» **Directions for this task**
In the article on privacy in the era of big data, what does the annual Data Privacy Day recognize?

» **Reading passage**
==========

Far from dead, privacy is alive and well in the era of big data | #WomenInTech
Sun Microsystems Inc. Chief Executive Scott McNealy’s infamous statement in 1999, “You have zero privacy … Get over it,” has long been a go-to quote for those highlighting the dangers of technology’s potential to intrude on personal lives in unintended ways. But for privacy advocates, developers and others working to define and design the interactions between technologies and people’s private lives, the real situation isn’t nearly as definitive as McNealy’s declaration.
Michelle Dennedy (pictured), vice president and chief privacy officer at Cisco Systems Inc., was McNealy’s privacy chief when he made that statement, she recalled in an interview with Jeff Frick (@JeffFrick), co-host of theCUBE, SiliconANGLE Media’s mobile live streaming studio.
They talked at a Data Privacy Day event held Thursday by the National Cyber Security Alliance at the San Francisco headquarters of Twitter Inc., a sponsor of the event. Data Privacy Day is an annual celebration to recognize the Jan. 28, 1981, signing of Convention 108, the first legally binding international treaty concerning privacy and data protection.
This is one of a series of interviews with top executives and thought leaders at the event, and also highlights this week’s featured Woman in Tech.
Redefining privacy
The world has changed in incredible ways since those days, she said, and the endurance of McNealy’s quote was all the more surprising for the context in which it was spoken. It was during a press conference to introduce the wireless printing capability made possible by “a connectivity offshoot of Java.”

==========

» **Data extract**
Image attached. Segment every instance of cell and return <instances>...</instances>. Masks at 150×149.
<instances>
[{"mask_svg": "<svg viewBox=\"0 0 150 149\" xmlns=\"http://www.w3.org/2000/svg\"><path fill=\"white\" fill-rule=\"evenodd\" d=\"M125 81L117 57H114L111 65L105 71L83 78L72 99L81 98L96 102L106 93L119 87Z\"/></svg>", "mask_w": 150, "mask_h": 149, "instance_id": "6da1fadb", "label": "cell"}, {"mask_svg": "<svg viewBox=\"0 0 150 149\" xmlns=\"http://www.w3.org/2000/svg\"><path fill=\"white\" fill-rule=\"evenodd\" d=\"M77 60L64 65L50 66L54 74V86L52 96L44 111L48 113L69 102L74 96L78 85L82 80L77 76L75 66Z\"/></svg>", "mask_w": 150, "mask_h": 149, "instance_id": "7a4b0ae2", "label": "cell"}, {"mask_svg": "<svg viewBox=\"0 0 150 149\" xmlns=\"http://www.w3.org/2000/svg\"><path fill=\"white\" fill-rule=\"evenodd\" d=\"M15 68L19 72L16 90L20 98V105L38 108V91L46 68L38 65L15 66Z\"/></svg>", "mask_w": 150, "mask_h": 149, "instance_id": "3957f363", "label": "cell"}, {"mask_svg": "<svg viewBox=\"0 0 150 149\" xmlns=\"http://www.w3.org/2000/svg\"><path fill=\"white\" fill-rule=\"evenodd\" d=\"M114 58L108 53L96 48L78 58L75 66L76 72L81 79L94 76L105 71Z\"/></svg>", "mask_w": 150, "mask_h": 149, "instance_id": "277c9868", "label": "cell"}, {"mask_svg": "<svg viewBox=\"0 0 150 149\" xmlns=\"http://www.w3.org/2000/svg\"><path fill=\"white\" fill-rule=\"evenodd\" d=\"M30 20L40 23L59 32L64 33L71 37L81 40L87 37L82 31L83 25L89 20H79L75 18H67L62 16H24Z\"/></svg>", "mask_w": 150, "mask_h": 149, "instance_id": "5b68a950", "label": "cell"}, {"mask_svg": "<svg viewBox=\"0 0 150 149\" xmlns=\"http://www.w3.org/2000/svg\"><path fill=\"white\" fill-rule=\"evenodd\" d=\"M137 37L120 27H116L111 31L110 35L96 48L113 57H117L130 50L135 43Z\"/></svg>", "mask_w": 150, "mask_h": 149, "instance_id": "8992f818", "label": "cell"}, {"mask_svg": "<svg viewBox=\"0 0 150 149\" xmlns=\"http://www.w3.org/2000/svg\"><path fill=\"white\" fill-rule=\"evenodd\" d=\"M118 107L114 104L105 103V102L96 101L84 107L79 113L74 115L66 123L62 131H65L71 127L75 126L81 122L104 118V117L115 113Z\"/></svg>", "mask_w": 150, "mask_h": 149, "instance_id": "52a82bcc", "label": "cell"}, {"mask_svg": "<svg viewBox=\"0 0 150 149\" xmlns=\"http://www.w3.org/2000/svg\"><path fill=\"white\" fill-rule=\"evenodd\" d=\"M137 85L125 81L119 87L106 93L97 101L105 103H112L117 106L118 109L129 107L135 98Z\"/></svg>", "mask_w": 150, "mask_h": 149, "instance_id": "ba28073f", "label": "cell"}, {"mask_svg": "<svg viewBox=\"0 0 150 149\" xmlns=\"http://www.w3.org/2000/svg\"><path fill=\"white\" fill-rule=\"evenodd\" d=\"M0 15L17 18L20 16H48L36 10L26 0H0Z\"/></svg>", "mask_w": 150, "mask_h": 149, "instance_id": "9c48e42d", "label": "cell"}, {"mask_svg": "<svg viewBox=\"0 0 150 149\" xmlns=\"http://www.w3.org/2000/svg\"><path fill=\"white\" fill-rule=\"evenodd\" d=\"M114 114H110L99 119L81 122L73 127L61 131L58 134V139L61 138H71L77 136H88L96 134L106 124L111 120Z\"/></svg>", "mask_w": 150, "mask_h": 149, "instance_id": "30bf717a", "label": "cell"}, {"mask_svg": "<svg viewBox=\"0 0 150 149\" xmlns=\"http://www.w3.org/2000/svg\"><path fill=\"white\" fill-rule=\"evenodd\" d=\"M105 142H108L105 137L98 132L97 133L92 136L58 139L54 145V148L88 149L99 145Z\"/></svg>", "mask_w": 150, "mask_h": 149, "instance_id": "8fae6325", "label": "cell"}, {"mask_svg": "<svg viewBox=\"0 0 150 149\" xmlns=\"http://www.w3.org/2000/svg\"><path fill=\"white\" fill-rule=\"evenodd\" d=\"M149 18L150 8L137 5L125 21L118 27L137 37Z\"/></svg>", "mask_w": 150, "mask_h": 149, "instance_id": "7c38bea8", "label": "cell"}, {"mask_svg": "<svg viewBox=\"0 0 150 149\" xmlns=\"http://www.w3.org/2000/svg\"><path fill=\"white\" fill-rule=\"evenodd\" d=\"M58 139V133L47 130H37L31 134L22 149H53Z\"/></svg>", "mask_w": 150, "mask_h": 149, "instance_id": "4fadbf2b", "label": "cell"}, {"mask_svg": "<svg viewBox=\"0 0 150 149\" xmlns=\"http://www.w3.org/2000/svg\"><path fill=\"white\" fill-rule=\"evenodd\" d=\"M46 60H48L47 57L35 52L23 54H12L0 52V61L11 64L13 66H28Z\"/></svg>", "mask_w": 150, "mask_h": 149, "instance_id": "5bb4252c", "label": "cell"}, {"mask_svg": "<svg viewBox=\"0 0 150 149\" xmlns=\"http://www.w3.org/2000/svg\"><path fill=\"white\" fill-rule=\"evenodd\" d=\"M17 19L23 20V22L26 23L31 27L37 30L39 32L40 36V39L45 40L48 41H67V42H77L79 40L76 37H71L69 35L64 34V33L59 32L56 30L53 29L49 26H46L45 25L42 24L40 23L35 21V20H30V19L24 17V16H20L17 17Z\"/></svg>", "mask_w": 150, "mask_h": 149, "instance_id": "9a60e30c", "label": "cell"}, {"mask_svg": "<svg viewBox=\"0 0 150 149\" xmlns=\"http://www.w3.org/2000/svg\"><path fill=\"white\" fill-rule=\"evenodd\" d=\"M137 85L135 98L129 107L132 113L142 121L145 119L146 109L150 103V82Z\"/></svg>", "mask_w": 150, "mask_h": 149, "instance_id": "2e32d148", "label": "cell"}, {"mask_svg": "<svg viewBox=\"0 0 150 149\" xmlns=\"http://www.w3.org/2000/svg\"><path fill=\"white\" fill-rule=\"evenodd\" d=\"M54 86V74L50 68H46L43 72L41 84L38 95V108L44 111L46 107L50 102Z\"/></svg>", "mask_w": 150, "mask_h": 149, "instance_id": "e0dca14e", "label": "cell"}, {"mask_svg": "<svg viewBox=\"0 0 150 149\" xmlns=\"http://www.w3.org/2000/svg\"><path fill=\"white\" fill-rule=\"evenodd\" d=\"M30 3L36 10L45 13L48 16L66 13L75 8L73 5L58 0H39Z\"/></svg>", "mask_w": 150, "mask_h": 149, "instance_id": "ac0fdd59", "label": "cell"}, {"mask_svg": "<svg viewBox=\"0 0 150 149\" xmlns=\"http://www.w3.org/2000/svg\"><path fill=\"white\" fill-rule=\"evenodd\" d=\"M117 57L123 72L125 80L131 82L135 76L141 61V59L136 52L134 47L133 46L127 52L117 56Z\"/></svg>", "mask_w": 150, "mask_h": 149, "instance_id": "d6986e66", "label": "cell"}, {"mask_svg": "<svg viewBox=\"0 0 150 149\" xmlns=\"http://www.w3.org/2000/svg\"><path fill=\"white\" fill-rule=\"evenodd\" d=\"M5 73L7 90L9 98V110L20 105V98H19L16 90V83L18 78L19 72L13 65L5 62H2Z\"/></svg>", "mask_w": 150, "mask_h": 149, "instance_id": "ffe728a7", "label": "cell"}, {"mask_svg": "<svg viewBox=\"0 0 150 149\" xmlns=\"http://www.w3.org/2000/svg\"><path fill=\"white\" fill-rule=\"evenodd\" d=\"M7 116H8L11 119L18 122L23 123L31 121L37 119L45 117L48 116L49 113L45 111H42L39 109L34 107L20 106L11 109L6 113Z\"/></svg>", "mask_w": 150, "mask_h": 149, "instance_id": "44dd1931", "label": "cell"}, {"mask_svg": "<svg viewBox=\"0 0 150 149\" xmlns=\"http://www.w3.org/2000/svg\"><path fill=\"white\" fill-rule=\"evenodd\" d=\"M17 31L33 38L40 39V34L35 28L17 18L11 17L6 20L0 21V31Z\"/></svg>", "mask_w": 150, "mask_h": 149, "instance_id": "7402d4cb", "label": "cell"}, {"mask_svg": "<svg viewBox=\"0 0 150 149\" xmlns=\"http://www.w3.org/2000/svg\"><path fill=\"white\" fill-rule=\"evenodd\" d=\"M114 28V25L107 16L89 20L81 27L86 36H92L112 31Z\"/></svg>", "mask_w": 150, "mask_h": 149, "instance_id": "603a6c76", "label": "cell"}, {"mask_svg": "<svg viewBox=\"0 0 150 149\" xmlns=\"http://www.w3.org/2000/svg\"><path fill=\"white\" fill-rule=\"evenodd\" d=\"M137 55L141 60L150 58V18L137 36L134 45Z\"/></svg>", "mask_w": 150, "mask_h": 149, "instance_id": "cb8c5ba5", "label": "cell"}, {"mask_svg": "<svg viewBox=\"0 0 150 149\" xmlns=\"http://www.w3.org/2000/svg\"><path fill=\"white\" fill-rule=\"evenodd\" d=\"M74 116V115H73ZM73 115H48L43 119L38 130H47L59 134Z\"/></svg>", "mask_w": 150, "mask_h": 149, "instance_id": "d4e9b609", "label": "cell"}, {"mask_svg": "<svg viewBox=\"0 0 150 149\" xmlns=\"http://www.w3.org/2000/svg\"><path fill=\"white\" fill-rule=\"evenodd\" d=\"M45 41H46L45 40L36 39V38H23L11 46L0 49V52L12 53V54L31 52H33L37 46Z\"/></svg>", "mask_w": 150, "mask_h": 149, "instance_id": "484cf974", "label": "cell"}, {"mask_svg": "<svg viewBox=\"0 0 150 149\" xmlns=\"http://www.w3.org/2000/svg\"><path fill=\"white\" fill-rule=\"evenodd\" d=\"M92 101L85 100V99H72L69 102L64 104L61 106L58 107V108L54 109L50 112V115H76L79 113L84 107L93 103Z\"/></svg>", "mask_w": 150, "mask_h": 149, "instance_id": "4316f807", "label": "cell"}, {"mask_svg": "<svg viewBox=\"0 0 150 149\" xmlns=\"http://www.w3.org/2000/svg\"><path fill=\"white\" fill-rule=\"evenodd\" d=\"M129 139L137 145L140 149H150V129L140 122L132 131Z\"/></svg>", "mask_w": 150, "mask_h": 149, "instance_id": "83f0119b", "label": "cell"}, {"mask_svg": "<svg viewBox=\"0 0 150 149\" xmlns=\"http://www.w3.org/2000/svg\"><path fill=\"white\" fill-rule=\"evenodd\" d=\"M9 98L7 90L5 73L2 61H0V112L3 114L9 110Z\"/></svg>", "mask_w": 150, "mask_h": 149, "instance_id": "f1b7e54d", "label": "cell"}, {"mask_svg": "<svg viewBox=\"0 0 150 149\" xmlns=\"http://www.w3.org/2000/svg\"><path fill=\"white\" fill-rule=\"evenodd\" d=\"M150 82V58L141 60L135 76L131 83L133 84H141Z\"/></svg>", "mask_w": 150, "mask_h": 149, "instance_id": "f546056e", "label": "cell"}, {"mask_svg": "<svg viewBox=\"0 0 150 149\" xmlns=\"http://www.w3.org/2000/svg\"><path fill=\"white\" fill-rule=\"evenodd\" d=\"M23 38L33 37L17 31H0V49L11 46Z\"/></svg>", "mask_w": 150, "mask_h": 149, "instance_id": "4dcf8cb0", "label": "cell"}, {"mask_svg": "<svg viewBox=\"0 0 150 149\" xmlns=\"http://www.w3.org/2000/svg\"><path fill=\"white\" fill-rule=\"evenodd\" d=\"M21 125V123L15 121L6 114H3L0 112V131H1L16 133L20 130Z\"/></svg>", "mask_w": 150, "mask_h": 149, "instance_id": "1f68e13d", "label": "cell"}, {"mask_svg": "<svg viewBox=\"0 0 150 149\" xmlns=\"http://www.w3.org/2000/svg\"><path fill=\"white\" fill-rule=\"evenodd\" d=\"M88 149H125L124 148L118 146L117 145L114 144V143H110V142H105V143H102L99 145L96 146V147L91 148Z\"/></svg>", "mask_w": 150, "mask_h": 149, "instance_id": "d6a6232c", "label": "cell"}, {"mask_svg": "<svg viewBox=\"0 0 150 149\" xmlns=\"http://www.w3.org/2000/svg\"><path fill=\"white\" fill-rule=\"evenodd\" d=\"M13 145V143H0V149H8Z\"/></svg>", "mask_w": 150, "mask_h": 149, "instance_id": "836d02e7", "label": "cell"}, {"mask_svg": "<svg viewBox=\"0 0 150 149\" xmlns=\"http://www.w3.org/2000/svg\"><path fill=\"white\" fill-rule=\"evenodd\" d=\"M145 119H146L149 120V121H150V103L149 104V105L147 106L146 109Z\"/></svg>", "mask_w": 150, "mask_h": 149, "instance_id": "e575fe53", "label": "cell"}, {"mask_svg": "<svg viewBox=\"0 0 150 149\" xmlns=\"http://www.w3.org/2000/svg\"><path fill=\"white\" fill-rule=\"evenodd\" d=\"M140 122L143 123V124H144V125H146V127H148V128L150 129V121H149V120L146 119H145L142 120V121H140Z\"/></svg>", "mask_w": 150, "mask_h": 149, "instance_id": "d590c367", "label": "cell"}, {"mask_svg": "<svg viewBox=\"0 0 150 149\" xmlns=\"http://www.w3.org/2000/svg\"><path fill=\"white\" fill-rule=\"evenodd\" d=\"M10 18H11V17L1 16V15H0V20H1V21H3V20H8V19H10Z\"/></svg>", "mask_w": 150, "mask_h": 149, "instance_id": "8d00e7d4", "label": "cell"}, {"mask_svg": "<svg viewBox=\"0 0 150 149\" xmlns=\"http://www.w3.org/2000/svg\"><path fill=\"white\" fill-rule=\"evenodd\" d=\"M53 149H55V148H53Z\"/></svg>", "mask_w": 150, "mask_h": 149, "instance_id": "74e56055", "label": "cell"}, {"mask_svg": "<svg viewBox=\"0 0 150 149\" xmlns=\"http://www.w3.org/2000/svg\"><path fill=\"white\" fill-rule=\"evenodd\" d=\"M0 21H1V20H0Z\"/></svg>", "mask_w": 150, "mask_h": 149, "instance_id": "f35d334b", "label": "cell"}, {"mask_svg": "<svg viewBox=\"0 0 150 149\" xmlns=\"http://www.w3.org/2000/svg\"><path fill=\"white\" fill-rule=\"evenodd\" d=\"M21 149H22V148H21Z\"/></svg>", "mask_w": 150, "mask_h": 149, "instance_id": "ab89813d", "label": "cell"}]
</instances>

==========

» **Written answer**
The Jan. 28, 1981, signing of Convention 108, the first legally binding international treaty concerning privacy and data protection.